▸ Work instructions
**1)** List every retirement account the post on U.S. and Canadian personal finance names, whether American or Canadian.
**2)** In the post on U.S. and Canadian personal finance, what format does the writer consider best for comparing the accounts?
**3)** Extend the post on U.S. and Canadian personal finance beyond its final sentence.

▸ Text passage
::::
Something that I would like to learn more about is how personal finance issues work in the U.S.  For example, how do their retirement 401k and roth IRA/traditional IRA systems work?    How do they compare to an RRSP and TFSA?  How about their mortgages and real estate system? 

With the help of The Money Writers, Generation X Finance in particular, I was able to put something together in comparing retirement accounts across the border.  This is part 1 of perhaps many posts about the personal finance comparison between the giant neighboring countries.

I think that the best way to represent the comparison is through a table matrix.  That way, we can see how their benefits/downfalls compare side by side. 

The contenders for Canada are:  RRSPs and TFSA's.  For the U.S, we have the 401k, Roth IRA and Traditional IRA.
::::
▸ Recorded information
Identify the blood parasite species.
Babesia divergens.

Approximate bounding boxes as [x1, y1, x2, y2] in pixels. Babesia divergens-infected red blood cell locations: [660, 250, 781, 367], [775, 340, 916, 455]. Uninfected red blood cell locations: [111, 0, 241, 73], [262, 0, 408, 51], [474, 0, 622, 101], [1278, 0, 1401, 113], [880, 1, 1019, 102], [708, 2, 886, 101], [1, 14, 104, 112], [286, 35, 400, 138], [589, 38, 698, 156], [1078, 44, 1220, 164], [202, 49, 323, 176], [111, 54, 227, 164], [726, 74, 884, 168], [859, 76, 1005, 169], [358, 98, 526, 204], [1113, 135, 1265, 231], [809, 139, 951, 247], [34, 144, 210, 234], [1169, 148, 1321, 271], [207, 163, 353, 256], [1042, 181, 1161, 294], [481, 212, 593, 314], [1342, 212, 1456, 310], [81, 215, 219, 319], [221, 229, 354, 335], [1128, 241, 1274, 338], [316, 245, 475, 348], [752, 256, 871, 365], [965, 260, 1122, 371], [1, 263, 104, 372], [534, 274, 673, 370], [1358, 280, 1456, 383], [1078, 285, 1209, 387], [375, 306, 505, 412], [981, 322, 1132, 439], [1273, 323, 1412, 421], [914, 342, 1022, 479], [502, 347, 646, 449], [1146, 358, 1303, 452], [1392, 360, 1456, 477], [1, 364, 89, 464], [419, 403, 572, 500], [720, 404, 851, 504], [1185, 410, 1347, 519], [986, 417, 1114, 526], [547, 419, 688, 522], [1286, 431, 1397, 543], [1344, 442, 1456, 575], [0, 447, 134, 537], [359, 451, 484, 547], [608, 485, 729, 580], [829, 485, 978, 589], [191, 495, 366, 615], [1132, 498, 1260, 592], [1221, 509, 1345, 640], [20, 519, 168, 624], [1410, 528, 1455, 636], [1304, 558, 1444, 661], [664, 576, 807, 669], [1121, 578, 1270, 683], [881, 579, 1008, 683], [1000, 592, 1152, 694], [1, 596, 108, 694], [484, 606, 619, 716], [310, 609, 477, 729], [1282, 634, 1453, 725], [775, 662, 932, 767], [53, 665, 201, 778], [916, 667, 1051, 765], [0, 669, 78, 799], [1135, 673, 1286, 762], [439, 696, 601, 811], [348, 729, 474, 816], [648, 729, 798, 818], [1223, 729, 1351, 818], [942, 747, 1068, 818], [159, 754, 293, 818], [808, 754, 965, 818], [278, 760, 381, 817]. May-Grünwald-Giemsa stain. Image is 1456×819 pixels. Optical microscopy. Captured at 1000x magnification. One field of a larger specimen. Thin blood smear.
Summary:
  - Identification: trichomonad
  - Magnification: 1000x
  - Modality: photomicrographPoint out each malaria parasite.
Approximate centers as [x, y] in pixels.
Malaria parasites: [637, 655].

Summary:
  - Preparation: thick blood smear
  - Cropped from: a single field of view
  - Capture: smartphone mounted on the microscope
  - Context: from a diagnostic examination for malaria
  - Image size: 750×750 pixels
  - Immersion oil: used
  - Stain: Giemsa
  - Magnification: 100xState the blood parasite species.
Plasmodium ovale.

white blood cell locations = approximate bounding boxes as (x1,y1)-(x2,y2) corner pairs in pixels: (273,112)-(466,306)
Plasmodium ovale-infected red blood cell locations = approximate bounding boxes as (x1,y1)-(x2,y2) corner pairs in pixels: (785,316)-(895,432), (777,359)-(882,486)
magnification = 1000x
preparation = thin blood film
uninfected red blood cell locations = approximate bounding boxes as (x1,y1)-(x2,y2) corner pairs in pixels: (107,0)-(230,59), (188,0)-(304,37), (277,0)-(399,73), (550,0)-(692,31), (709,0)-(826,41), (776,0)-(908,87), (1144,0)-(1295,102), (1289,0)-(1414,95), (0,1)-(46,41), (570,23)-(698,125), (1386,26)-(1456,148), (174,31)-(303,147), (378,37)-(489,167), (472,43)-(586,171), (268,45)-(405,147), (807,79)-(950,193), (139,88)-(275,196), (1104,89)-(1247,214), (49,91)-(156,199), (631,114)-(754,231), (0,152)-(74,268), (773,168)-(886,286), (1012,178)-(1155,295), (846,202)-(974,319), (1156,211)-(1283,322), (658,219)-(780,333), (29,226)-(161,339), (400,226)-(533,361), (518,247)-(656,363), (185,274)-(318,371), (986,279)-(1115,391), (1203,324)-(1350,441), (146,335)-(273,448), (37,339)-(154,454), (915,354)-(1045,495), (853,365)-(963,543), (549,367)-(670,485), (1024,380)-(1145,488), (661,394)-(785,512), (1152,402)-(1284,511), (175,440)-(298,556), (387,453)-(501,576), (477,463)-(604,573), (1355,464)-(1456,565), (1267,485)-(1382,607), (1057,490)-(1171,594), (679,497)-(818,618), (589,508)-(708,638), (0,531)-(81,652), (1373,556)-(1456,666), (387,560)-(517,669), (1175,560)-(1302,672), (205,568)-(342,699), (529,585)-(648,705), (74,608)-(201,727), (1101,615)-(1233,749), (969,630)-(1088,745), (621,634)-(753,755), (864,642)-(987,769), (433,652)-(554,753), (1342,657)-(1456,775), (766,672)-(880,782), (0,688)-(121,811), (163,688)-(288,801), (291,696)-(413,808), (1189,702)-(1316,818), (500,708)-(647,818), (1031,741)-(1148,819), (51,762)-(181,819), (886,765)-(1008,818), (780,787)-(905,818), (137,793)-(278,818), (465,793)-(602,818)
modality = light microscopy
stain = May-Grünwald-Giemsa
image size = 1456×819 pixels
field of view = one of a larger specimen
::::
▸ Outputs by task
**1)** RRSP, TFSA, 401k, Roth IRA, Traditional IRA

**2)** A table matrix.

**3)**
  RRSP TFSA 401k Roth IRA Traditional IRA
Contributions Pre Tax? Yes  No  Yes  No Yes 
Contribution Limit 18% of prev yrs earned income. Max $20k for 2008. $5k / year   $15.5k / yr with $5k extra when > 50 yrs old $5k with $1k extra > 50 yrs old  $5k with $1k extra > 50 yrs old
Withdrawal Age Anytime  Anytime  >59.5 yrs old or additional 10% tax levied. Anytime*  >59.5 yrs old or additional 10% tax levied.
Mandatory Withdrawal Age 71 None  70.5  70.5  70.5 
Tax on Withdrawal Taxed as income  None  Taxed as Income, 10% penalty for early withdrawal. None* Taxed as Income, 10% penalty for early withdrawal.
Tax Free Growth? Yes  Yes Yes  Yes  Yes 
Option to be self directed in discount brokerage? Yes Yes? No** Yes Yes

*  Withdrawals from a Roth IRA have a few stipulations.  Contributions can be withdrawn at anytime without any penalties or tax.  The growth on the contributions however, must be in the account for at least 5 years AND the account holder must be older than 59.5 yrs in order for the withdrawals to be tax free.  They can also be withdrawn for qualifying purchases like first home purchase or disability.

** Generally speaking, you can't place a 401k account under a self directed discount brokerage like E*Trade.  However, there are some situations where some of the 401k money can be placed in a self directed account.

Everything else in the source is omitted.